— EXERCISE TASKS —
(1) In the thread on parametric equations and curve length, what interval is given for the curve x = cos t, y = t + sin t?
(2) Reproduce the section of the parametric equations thread that opens with the words containing "2. Find the" and closes with "to do then.".
(3) Carry the thread on parametric equations and curve length forward from the point where it stops.
═══ TEXT SHOWN
# Thread: Parametric equations and the lengths of curves.

1. ## Parametric equations and the lengths of curves.

1. Find parametric equations for the semicircle: x^2 + y^2 = a^2 using as parameter the arc length s measured counterclockwise from the point (a, 0) to the point (x, y).

We were not taught this, and I don't think the book really helps. I was wondering if somebody could clearly explain this concept and problem to me.

2. Find the length of the curve: x = cos t, y = t + sin t, [0, [pi]].

Here's where I get stuck. I know that the length of a curve is the integral evaluated from a to b (or, in this case, from zero to pi) of the quadrature of dx/dt and dy/dt. However, upon doing that, I get the integral of the square root of (-sin t)^2 + (1 + cos t)^2. I cannot use u substitution (although that does not rule out it's possibility of use) and if I make (-sin t)^2 into (sin t)^2 and expand (1 + cos t)^2, I get the integral of sqrt(2 + 2cos t), which then, by pulling out the square root of 2, makes the integral of the square root of 1 + cos t. I...don't know what to do then.

I would appreciate any help.

2. Originally Posted by niyati
1. Find parametric equations for the semicircle: x^2 + y^2 = a^2 using as parameter the arc length s measured counterclockwise from the point (a, 0) to the point (x, y).

We were not taught this, and I don't think the book really helps. I was wondering if somebody could clearly explain this concept and problem to me.
══════
═══ INFORMATION SUPPLIED
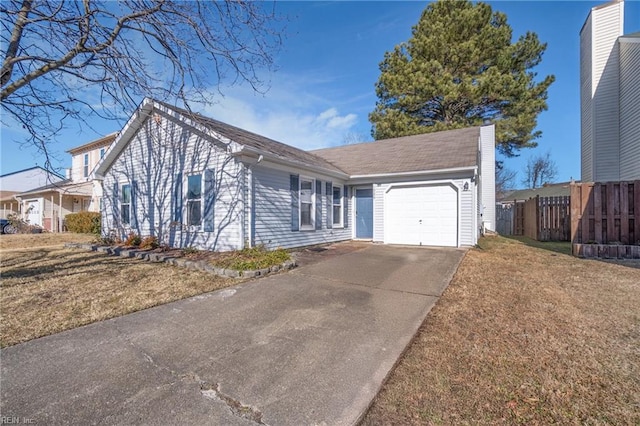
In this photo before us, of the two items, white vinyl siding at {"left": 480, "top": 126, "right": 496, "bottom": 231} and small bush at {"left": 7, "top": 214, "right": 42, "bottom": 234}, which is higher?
white vinyl siding at {"left": 480, "top": 126, "right": 496, "bottom": 231}

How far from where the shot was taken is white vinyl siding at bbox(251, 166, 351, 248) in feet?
26.8

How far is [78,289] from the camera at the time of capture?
520 cm

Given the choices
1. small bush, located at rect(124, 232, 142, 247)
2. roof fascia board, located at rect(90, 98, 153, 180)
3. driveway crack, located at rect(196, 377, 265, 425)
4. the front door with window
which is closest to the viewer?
driveway crack, located at rect(196, 377, 265, 425)

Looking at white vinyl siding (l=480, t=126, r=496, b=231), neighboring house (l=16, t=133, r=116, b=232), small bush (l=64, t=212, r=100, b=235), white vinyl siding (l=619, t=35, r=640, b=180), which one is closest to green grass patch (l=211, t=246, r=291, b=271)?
white vinyl siding (l=619, t=35, r=640, b=180)

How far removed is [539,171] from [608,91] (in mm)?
37975

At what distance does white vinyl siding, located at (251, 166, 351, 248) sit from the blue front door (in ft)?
10.0

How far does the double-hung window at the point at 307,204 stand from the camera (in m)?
9.77

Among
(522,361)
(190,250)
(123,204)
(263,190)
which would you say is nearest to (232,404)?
(522,361)

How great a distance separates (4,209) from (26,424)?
3785cm

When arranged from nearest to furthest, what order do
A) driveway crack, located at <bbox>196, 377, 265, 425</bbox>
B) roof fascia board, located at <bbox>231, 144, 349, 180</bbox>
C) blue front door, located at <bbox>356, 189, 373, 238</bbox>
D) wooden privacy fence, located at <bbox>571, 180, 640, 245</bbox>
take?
1. driveway crack, located at <bbox>196, 377, 265, 425</bbox>
2. roof fascia board, located at <bbox>231, 144, 349, 180</bbox>
3. wooden privacy fence, located at <bbox>571, 180, 640, 245</bbox>
4. blue front door, located at <bbox>356, 189, 373, 238</bbox>

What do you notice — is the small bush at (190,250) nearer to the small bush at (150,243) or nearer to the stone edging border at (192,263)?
the stone edging border at (192,263)

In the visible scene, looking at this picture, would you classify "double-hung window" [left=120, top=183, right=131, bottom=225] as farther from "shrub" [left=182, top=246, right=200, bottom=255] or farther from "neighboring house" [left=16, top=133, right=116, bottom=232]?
"neighboring house" [left=16, top=133, right=116, bottom=232]

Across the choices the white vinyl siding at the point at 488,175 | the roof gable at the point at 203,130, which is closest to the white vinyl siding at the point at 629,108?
the white vinyl siding at the point at 488,175

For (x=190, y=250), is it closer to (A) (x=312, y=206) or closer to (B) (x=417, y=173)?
(A) (x=312, y=206)
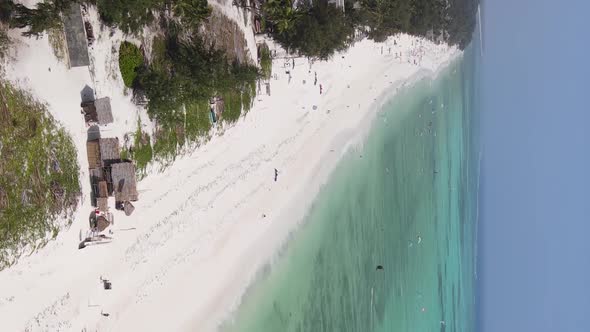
══════
— ANSWERS BELOW —
(1) From 0 to pi, written [0, [pi]].

(2)
2. Find the length of the curve: x = cos t, y = t + sin t, [0, [pi]].

Here's where I get stuck. I know that the length of a curve is the integral evaluated from a to b (or, in this case, from zero to pi) of the quadrature of dx/dt and dy/dt. However, upon doing that, I get the integral of the square root of (-sin t)^2 + (1 + cos t)^2. I cannot use u substitution (although that does not rule out it's possibility of use) and if I make (-sin t)^2 into (sin t)^2 and expand (1 + cos t)^2, I get the integral of sqrt(2 + 2cos t), which then, by pulling out the square root of 2, makes the integral of the square root of 1 + cos t. I...don't know what to do then.

(3)
...
Hello,

I've attached a drawing.

A point on the semicircle, the centre of the semicircle and the diameter form an angle $\theta$ which can be calculated in radians by

$\theta = \frac sa$

Therefore you get:

$\left| \begin{array}{l}x=a\cdot \cos\left(\frac sa\right) \\ y = a \cdot \sin\left(\frac sa\right) \end{array} \right.$

3. ## Second problem

On the second part, you said you obtained the equation $L=\sqrt{2}\int_{0}^{\pi}\sqrt{1+\cos{x}}\,dx$
To solve that, remember the trig identity $\cos{2\theta}=2\cos^2\theta-1$. Thus $1+\cos{2\theta}=2\cos^2\theta$, or using $\theta=\frac{x}{2}$, we obtain $1+\cos{x}=2\cos^2\frac{x}{2}$, so
$L=\sqrt{2}\int_{0}^{\pi}\sqrt{1+\cos{x}}\,dx$
$=\sqrt{2}\int_{0}^{\pi}\sqrt{2\cos^2\frac{x}{2}}\, dx$
$=2\int_{0}^{\pi}\left|\cos\frac{x}{2}\right|\,dx$
Note that for your region of integration, $\cos\frac{x}{2}\ge0$, so you can remove the absolute value:
$L=2\int_{0}^{\pi}\cos\frac{x}{2}\,dx$
You should be able to do that integral.

--Kevin C.